Texto apresentado:
◇ ◇ ◇ ◇ ◇ ◇ ◇
O SORRISO DE LAMPIÃO


*Rangel Alves da Costa


Mesmo vivendo envolto em preocupações e correrias, e noite e dia tendo de estar ordenando e em constante vigília, Virgulino Ferreira da Silva, o Capitão Lampião, ou ainda o raio da silibrina das caatingas nordestinas, era um homem sorridente. Mas de um sorriso profético e zombeteiro sem igual. Sorriso de escárnio, de troça com o que mais tarde aconteceria.
Os retratos eternizados pela lente de Benjamin Abrahão dão conta desse sorriso constante. Muitos são os instantâneos em preto e branco onde o rei das caatingas esboça ou escancara uma expressão sorridente. Não apenas para a lente, mas por uma instigante e desconhecida satisfação. Mas sorrindo de que mesmo, Virgulino Lampião?
Talvez sorrindo de todos. Sorrindo da volante pela milésima vez enganada pela sua astúcia e sua engenhosidade matreira. Sorrindo dos contrastes do poder que se põe ao seu encalço enquanto lhe outorga patente de Capitão. Sorrindo das mentiras noticiadas a seu respeito e das verdades distorcidas pelas conveniências. Sorrindo do coronel, do poderoso, do latifundiário, daquele que se mija todo quando lhe chega às mãos um bilhete com exigências.
Sorrindo de quem imaginar ser a vida no bando apenas de angústia e sofrimento. Sorrindo ao recordar a povoação inteira correndo aflita perante sua chegada. Sorrindo do coronel que prefere a proteção do cangaço à traição do poder e suas tropas. Sorrindo do medo que faz às elites, aos políticos e governantes. Sorrindo daqueles que não conhecem a diplomacia cangaceira no trato de seus interesses. E também da velha beata que lhe queria santificar.
Por isso é que Lampião era contumaz sorridente, esbanjando contentamento. Sorria de quem não conhecia a sua influência e prestígio dentro da própria volante, principalmente entre seus comandantes. Sorria daquele que se dizia armado até os dentes à espera da chegada do bando. Sorria do poder, da política, do coronel, do governante, de todo aquele metido a besta. Sorria quando o coiteiro chegava trazendo muito mais que provimentos: dinheiro, ouro, presentes caros. O que não chegasse ele mesmo ia buscar e depois sorria muito mais.
◇ ◇ ◇ ◇ ◇ ◇ ◇
Perguntas espaciais ligadas a imagens

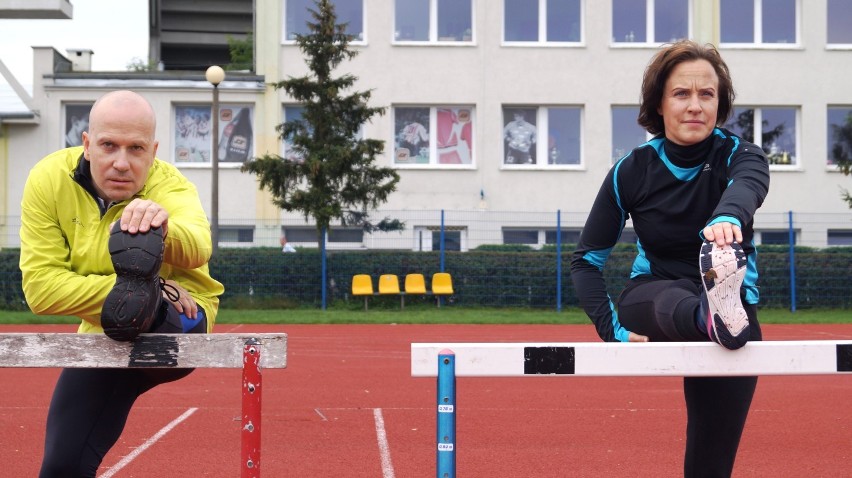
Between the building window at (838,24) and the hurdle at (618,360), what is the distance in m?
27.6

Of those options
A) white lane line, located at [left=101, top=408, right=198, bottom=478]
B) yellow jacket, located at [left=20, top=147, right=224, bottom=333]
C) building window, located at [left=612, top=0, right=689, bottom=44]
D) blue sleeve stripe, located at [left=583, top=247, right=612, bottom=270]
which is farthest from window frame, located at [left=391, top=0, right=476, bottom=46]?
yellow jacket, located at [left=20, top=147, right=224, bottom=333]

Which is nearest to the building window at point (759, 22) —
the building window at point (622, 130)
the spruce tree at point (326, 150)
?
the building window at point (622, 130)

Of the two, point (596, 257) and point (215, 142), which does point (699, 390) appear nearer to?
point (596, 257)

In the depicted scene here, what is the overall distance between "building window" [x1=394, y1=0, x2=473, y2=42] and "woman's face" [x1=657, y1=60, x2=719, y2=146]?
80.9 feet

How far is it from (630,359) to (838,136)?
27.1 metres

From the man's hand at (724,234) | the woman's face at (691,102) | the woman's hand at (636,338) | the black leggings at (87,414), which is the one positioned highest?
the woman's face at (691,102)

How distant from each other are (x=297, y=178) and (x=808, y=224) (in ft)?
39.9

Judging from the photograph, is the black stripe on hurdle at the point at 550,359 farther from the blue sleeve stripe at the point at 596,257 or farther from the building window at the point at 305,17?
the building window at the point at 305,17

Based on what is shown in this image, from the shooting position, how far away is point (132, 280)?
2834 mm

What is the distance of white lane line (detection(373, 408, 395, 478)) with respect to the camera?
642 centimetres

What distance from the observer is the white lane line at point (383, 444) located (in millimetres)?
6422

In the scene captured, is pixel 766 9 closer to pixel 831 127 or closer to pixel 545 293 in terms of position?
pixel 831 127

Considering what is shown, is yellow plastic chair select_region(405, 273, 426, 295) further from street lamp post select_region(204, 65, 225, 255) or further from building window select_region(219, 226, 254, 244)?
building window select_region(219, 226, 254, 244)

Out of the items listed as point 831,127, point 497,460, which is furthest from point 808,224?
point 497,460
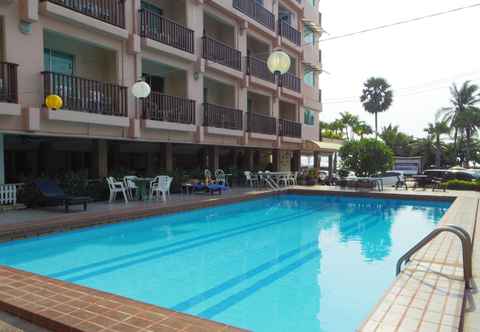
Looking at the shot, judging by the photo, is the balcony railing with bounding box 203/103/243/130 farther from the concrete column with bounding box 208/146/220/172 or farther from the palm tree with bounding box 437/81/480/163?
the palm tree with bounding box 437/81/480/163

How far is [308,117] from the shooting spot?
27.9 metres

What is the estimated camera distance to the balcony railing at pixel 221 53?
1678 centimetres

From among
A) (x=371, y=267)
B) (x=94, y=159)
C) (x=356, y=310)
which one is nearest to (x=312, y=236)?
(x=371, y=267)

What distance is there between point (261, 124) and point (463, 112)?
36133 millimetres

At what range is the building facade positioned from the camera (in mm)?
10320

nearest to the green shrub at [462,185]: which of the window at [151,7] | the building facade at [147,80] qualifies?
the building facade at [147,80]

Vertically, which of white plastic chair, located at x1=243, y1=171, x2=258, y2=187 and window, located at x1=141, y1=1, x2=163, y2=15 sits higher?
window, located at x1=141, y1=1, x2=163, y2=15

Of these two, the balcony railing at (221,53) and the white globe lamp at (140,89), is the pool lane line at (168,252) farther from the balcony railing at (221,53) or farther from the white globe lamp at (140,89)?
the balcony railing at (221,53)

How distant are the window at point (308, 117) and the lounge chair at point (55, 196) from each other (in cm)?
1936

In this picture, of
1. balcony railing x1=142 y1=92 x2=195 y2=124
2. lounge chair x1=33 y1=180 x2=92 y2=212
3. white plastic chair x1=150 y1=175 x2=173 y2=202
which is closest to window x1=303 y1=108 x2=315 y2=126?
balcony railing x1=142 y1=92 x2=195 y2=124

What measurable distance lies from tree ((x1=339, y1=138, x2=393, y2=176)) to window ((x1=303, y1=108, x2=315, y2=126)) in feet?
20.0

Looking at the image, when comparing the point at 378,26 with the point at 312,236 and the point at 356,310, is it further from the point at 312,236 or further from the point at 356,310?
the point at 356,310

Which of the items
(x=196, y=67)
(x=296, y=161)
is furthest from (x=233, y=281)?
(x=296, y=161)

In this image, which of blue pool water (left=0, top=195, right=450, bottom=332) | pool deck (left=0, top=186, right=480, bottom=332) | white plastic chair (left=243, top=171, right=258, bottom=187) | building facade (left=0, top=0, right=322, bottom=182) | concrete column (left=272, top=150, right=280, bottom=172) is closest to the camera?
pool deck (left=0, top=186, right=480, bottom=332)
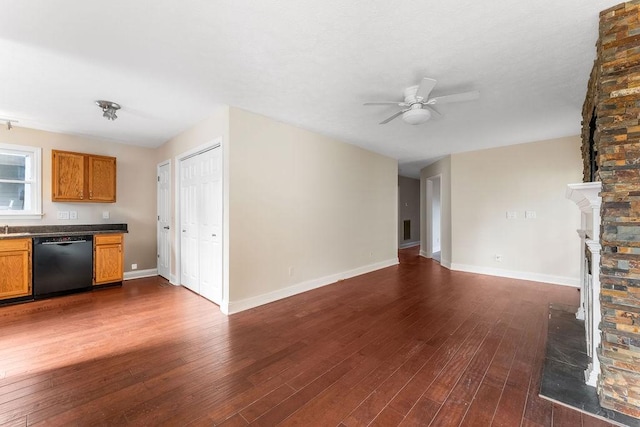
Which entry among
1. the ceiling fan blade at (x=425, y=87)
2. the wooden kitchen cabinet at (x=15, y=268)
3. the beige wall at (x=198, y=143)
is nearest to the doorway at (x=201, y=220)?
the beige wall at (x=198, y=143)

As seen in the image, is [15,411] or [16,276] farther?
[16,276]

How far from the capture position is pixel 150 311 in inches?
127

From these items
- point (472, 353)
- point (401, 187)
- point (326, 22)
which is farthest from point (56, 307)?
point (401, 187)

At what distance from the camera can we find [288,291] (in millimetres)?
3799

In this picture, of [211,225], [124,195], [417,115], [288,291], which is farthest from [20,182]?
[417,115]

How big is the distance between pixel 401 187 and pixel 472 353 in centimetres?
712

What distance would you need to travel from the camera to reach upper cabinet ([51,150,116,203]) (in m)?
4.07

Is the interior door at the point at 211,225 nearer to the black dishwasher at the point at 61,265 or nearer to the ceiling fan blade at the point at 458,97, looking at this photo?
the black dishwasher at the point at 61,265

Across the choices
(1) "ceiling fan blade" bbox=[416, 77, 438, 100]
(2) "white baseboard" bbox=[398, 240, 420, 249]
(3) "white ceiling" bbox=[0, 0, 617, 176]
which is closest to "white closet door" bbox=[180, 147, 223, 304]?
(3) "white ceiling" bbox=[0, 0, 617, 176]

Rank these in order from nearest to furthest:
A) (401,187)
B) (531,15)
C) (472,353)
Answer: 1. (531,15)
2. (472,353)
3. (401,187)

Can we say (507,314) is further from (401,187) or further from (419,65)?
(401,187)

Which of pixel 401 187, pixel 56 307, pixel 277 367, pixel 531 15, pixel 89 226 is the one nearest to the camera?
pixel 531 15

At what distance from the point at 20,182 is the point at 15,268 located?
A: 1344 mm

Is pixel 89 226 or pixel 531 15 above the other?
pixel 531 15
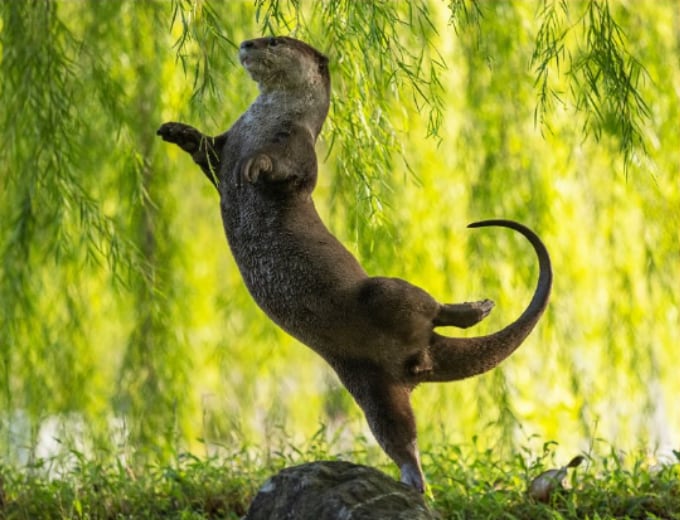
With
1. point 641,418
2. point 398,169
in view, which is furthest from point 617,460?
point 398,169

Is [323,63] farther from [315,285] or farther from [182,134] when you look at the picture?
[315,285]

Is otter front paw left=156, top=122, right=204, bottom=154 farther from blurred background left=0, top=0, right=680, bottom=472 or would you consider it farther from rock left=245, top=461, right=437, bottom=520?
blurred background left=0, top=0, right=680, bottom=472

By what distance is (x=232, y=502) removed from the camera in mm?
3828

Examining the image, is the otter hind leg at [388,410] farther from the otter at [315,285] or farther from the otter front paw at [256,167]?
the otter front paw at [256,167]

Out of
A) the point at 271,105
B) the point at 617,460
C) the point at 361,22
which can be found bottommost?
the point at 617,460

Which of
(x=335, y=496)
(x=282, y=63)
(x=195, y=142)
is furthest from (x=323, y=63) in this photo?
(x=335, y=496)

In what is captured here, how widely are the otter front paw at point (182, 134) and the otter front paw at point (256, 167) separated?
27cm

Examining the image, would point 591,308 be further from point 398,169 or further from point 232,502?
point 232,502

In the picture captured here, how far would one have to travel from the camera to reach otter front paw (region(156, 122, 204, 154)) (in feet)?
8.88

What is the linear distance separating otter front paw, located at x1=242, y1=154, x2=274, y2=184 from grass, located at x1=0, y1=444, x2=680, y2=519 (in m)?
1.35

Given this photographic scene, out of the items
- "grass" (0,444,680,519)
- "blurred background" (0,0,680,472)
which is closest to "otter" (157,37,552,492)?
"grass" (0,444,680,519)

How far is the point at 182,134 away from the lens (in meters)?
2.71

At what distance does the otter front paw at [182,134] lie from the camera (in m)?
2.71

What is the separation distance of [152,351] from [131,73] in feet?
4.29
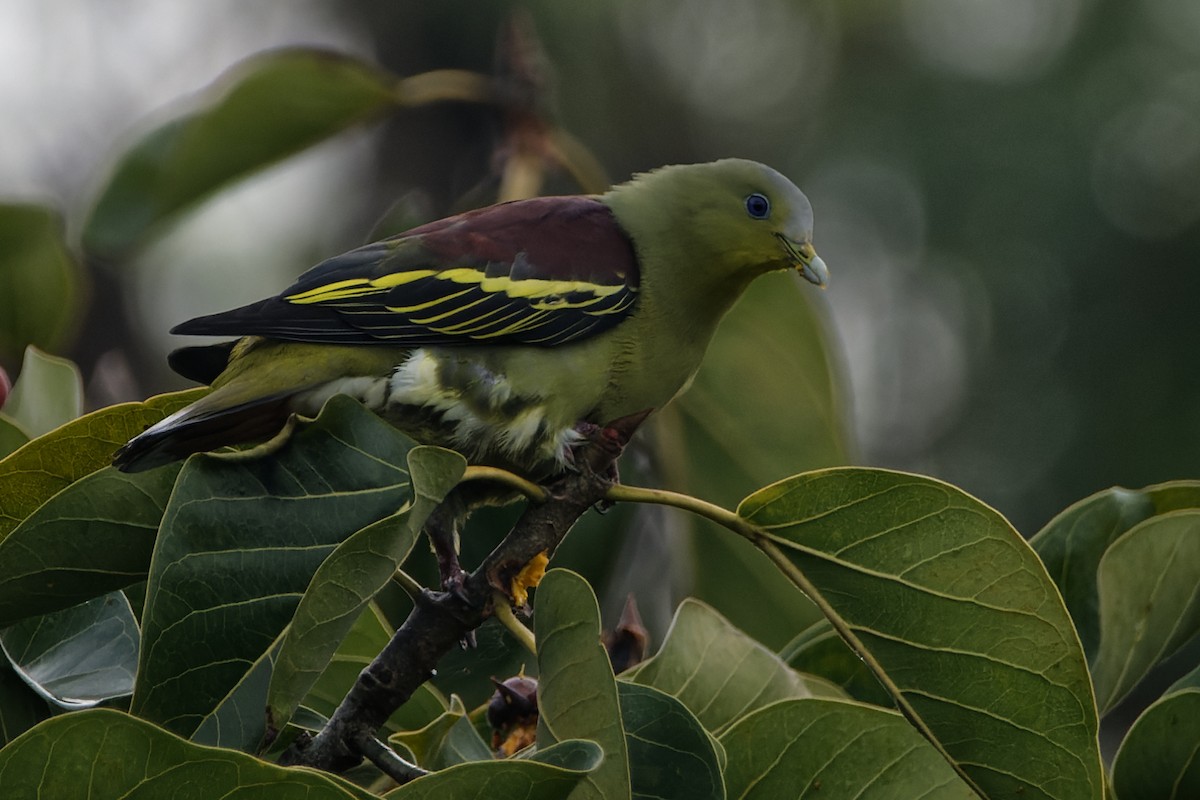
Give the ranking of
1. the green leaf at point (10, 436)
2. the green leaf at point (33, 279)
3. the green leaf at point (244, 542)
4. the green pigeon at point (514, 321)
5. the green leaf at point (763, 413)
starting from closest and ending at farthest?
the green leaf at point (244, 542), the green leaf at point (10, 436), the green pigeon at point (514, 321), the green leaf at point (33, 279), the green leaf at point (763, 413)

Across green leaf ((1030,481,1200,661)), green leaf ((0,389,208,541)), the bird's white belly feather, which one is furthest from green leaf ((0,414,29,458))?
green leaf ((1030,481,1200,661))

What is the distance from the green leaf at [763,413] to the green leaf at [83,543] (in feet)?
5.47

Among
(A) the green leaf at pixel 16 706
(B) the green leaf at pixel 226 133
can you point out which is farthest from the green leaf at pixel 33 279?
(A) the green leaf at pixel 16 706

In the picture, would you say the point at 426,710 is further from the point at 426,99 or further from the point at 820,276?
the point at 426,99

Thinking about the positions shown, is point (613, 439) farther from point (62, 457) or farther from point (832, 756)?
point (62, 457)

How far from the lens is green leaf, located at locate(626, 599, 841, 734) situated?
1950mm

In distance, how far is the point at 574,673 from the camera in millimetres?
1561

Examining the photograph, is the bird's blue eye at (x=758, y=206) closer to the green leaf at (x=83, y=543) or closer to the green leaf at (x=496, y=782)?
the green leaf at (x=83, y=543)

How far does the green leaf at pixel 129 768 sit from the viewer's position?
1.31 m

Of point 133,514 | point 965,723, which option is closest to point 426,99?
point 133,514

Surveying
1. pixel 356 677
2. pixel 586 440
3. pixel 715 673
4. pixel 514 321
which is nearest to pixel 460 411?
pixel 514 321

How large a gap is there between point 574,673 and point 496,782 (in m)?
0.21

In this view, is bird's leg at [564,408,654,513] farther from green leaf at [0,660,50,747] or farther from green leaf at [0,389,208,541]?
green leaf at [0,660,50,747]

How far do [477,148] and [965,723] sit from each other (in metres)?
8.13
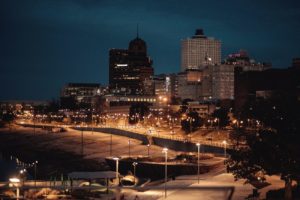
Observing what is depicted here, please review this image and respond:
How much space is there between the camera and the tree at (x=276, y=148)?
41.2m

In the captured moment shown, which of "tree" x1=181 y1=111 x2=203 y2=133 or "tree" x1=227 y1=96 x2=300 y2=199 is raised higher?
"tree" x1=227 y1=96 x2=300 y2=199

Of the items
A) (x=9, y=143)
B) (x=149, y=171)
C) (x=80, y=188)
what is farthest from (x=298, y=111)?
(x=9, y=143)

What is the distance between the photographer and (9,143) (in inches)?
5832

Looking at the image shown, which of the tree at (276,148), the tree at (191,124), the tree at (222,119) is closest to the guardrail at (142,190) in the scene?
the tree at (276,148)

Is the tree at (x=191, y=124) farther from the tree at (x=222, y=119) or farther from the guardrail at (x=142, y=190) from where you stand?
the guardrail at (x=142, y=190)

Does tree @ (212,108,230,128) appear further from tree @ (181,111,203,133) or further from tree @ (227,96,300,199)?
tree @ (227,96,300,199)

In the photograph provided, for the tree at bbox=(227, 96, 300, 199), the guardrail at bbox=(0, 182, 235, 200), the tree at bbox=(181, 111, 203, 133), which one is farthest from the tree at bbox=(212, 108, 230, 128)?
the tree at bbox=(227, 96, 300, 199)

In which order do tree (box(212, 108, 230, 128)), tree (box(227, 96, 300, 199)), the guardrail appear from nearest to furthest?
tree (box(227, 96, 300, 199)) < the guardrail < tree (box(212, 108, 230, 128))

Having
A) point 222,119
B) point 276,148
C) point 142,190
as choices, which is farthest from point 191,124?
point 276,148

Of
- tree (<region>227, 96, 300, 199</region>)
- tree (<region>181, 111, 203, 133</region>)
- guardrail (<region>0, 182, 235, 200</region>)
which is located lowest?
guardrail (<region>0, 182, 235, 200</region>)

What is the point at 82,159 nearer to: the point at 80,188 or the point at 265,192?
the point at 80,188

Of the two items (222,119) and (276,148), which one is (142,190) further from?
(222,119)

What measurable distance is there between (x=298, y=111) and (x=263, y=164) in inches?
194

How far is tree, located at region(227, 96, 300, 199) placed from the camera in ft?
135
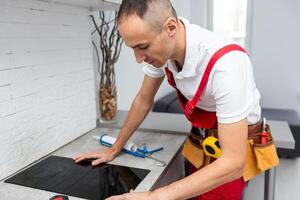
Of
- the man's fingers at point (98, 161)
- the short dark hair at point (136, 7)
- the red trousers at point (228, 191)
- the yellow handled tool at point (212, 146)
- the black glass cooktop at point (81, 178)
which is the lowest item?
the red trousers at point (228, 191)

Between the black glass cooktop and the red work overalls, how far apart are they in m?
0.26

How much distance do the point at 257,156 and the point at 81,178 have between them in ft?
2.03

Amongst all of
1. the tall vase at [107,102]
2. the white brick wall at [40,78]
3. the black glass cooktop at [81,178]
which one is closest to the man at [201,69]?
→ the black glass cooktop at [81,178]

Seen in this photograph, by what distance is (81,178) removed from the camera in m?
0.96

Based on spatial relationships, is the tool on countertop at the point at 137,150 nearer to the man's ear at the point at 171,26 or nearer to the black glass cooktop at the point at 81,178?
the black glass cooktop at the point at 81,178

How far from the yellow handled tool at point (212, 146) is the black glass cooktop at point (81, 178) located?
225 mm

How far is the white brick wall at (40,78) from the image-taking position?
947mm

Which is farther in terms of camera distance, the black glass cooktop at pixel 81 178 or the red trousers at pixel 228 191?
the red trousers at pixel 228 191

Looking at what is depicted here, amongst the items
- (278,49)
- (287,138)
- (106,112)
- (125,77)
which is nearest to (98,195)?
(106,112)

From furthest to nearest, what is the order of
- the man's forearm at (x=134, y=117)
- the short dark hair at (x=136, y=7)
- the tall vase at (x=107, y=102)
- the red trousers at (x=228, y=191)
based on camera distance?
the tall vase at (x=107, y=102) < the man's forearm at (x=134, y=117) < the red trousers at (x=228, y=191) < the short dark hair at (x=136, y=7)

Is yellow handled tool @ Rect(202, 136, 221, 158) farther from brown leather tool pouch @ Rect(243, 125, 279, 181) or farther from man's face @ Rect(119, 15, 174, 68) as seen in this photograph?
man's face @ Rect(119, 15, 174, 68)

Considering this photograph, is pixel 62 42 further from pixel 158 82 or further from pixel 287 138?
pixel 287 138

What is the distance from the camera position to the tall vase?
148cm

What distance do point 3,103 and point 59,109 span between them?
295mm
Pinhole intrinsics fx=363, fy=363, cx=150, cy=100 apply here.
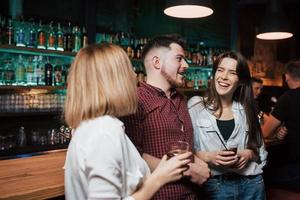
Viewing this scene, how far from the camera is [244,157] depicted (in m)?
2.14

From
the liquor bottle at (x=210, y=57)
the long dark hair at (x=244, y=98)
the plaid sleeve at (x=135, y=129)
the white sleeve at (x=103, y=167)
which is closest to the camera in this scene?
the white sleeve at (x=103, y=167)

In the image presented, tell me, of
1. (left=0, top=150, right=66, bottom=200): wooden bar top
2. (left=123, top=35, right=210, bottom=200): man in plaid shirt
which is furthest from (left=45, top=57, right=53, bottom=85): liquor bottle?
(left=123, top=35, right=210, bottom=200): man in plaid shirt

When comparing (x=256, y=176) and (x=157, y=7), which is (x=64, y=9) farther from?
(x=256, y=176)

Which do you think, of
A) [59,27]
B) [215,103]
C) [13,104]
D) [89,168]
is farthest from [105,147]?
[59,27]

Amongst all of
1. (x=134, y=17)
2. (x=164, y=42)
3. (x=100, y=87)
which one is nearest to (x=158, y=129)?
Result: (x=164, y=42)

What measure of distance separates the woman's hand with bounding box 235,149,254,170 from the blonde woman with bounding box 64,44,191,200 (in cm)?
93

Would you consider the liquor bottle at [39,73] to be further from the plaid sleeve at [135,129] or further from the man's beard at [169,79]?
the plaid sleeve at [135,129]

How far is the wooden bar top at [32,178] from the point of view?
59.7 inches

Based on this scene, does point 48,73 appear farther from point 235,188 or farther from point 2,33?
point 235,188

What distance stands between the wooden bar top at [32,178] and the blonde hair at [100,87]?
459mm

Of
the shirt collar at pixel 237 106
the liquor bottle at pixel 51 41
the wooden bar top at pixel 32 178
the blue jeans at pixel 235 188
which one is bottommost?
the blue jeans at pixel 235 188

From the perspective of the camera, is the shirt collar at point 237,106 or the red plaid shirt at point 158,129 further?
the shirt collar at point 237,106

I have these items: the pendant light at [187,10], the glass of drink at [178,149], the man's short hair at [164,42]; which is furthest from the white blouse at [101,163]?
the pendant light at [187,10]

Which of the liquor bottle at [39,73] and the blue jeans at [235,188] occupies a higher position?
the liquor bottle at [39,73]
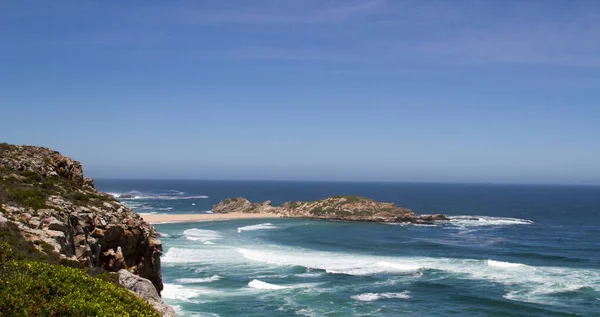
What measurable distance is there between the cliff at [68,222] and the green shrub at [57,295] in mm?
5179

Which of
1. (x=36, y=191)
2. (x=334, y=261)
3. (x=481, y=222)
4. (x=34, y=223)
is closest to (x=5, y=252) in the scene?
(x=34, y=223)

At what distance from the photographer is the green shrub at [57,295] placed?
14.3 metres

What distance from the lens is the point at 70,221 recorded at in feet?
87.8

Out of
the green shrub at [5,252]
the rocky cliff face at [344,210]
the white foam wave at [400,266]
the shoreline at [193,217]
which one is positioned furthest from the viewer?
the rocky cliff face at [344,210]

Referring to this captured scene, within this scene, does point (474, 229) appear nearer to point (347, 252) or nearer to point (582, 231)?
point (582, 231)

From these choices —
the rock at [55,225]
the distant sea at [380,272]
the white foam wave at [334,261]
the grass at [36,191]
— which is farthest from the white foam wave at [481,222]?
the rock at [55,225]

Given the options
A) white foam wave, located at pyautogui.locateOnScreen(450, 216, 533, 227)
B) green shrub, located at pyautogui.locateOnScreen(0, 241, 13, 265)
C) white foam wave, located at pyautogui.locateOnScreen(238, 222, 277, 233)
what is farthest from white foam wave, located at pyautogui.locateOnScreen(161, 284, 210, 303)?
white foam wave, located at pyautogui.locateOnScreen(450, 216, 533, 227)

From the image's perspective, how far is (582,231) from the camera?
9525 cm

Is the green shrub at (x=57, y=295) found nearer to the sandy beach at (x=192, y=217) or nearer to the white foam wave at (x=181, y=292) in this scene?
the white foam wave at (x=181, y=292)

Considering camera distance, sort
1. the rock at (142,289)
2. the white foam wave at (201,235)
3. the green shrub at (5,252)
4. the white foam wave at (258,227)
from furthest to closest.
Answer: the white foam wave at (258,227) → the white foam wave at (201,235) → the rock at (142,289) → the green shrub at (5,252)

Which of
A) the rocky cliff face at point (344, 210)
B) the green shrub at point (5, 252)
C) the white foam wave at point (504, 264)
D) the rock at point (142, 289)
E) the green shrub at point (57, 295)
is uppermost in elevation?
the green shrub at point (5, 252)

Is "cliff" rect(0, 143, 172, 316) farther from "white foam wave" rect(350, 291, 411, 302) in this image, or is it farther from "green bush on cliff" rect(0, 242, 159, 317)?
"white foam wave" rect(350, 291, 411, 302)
◇ ◇ ◇ ◇ ◇ ◇ ◇
Tarefas do exercício:
a - Devolva o trecho do texto sobre o sorriso de Lampião que vai de "Talvez sorrindo de" até "bilhete com exigências.", sem mudar uma palavra.
b - No texto sobre o sorriso de Lampião, transforme em lista o parágrafo que começa com "Sorrindo de quem imaginar", mantendo os fatos principais.
c - Escreva a continuação do texto sobre o sorriso de Lampião, começando logo depois da última frase apresentada.
Os itens são um material à parte, separado do texto.

Respostas em ordem:
a -
Talvez sorrindo de todos. Sorrindo da volante pela milésima vez enganada pela sua astúcia e sua engenhosidade matreira. Sorrindo dos contrastes do poder que se põe ao seu encalço enquanto lhe outorga patente de Capitão. Sorrindo das mentiras noticiadas a seu respeito e das verdades distorcidas pelas conveniências. Sorrindo do coronel, do poderoso, do latifundiário, daquele que se mija todo quando lhe chega às mãos um bilhete com exigências.

b -
Lampião sorria:
- de quem imaginava que a vida no bando era só angústia e sofrimento;
- ao recordar a povoação inteira correndo aflita diante de sua chegada;
- do coronel que preferia a proteção do cangaço à traição do poder e de suas tropas;
- do medo que causava às elites, aos políticos e aos governantes;
- de quem não conhecia a diplomacia cangaceira no trato de seus interesses;
- da velha beata que queria santificá-lo.

c -
Contudo, como dito, também um sorriso profético, futurista, vaticinador. Neste sentido, naquela expressão sorridente também a escrita de um futuro. E assim por que um sorriso perante a sua realidade e o que iria acontecer muito tempo depois. Era como se Lampião sorrisse e neste sorrir afirmasse que o verdadeiro bandido seria conhecido depois. Era como se estivesse dizendo que ele era apenas um sorridente das caatingas perante os outros que mais tarde viriam sem sorrisos, mostrando a face mais cruel da violência e da bandidagem.
E, nas possíveis palavras do próprio Lampião, talvez o seu desabafo: “Caçam homens como se fossem bandidos, como os mais ferozes e temidos animais. Sequer sabem como o verdadeiro bandido age. Mas saberão, pois conhecerão a violência na sua face mais virulenta e o bandido na sua forma mais bestial. Dizem que sou bandido e me caçam noite e dia por todo lugar, não me dão descanso nem reconhecem que também sou um soldado sertanejo e no encalço das injustiças e dos desmandos. Um dia certamente conhecerão aqueles que são verdadeiramente bandidos, mas, amedrontados, permitirão que prossigam nos seus atos de violência. E terá sido o começo da verdadeira barbárie humana”.
Tudo em perfeita harmonia com a música depois gravada por Luiz Gonzaga, coerentemente intitulada “Lampião falou” (composição de Aparício Nascimento e Venâncio): “Eu não sei por que cheguei, mas sei tudo quanto fiz. Maltratei, fui maltratado, não fui bom, não fui feliz. Não fiz tudo quanto falam, não sou o que o povo diz. Qual o bom entre vocês? De vocês qual o direito? Onde esta o homem bom? Qual o homem de respeito? De cabo a rabo na vida. Não tem um homem perfeito. Aos 28 de julho eu passei pro outro lado. Foi no ano 38, dizem que fui baleado, e falam noutra versão que eu fui envenenado. Sergipe, Fazenda Angico, meus crimes se terminaram. O criminoso era eu e os santinhos me mataram. Um Lampião se apagou, outros lampiões ficaram. O cangaço continua de gravata e jaquetão, sem usar chapéu de couro, sem bacamarte na mão. E matando muito mais, tá cheio de Lampião. E matando muito mais, tá assim de Lampião. E matando muito mais na cidade e no sertão. E matando muito mais, tá sobrando Lampião”.
Tudo isso já profetizado por Lampião. E talvez por isso mesmo aquele sorriso dizendo: “Eu o maior bandido? Vocês ainda não viram nada. Esse Lampião que dizem ser tão perigoso parecerá um anjinho diante do que vem pela frente”. E o que temos agora? E é esta a volante moderna que tem medo de subir o morro para enfrentar outro tipo de rei: do tráfico, do pó, do sangue? Então sorria Lampião. Nada mais sério e sincero que o sorriso que um dia foi seu.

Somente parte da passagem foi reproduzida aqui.